Fast, not quite fast enough. That’s the five word summary of Tom Dumoulin’s time trial performance.
The reigning Giro champion (at least for five more days) had hoped to take back around two minutes on race leader Simon Yates (Mitchelton-Scott) and perhaps throw on the maglia rosa. The Dutchman has an affinity for pink after winning last year’s edition of the Italian grand tour.
Dumoulin went fast, covering the 34.2 kilometers between Trento and Rovereto in 40:22, and pulling back 1:15 on Yates, but the bad-news math says he’s still remains 56 seconds down on Yates, who has already won three stages in this Giro d’Italia.
“A bit disappointed,” he told Dutch broadcaster NOS after the stage. “I wanted to either take a lot of time on Yates or win the time trial. And I didn’t do either. Yates rode a very good time trial. Mine was okay, but not one of my best. So this is the result. I gave everything. I can’t really be dissatisfied, though I wanted and hoped for more.”
Dumoulin’s close-but-no-jersey effort puts him firmly in second place on GC with Domenico Pozzovivo (Bahrain-Merida) in third, 3:11 down, after an inspired ride by the diminutive Italian climber.
Chris Froome did his best, which didn’t qualify as his best performance in a grand tour time trial. He finished in 5th place in the TT, 35 seconds off the winning time of Rohan Dennis (BMC Racing) who used his skill against the clock to jump up to sixth overall, 5:04 off Yates.
Yates looked nowhere near as smooth and aerodynamic as Dumoulin but what he lacked in style, he made up for in power and motivation. “I’m very satisfied. The first 25 kilometers were really good, I had a really good rhythm, I felt good, but then the final 10 were horrific, I was really dying a thousand deaths,” said Yates. “But I managed to hold it together, and I am still here in the jersey, so I’m extremely happy. On a course like that, it’s one pace, there was no area where you needed to squeeze or hold back. It was a drag race, really.”

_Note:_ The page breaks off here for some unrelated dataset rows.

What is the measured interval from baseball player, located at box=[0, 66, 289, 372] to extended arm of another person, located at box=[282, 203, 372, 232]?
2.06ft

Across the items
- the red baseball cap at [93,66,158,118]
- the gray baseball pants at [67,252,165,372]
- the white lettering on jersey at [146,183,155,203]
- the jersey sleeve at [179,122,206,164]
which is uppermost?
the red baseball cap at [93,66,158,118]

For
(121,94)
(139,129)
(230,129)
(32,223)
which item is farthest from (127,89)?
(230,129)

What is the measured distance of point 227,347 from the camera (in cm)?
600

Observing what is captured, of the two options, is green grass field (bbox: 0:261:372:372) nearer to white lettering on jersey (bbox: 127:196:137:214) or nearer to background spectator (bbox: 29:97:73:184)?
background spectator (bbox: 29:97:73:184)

It was a different kind of drag for Dumoulin who now finds himself with a prospect of trying to gain a minute on Yates in the the high mountains, a terrain where the Briton has shown himself to be unbeatable. “At the moment if I attack, he’ll attack me twice as hard, so I don’t know what the plan is going to be,” said Dumoulin. “I didn’t think about my tactics out during the TT. I’ll think about it maybe tomorrow. Right now Yates is just too strong for me.
He’s not giving up but he’s not expecting any miracles, either. Today, the World individual time trial champion didn’t have enough fast to get the job done.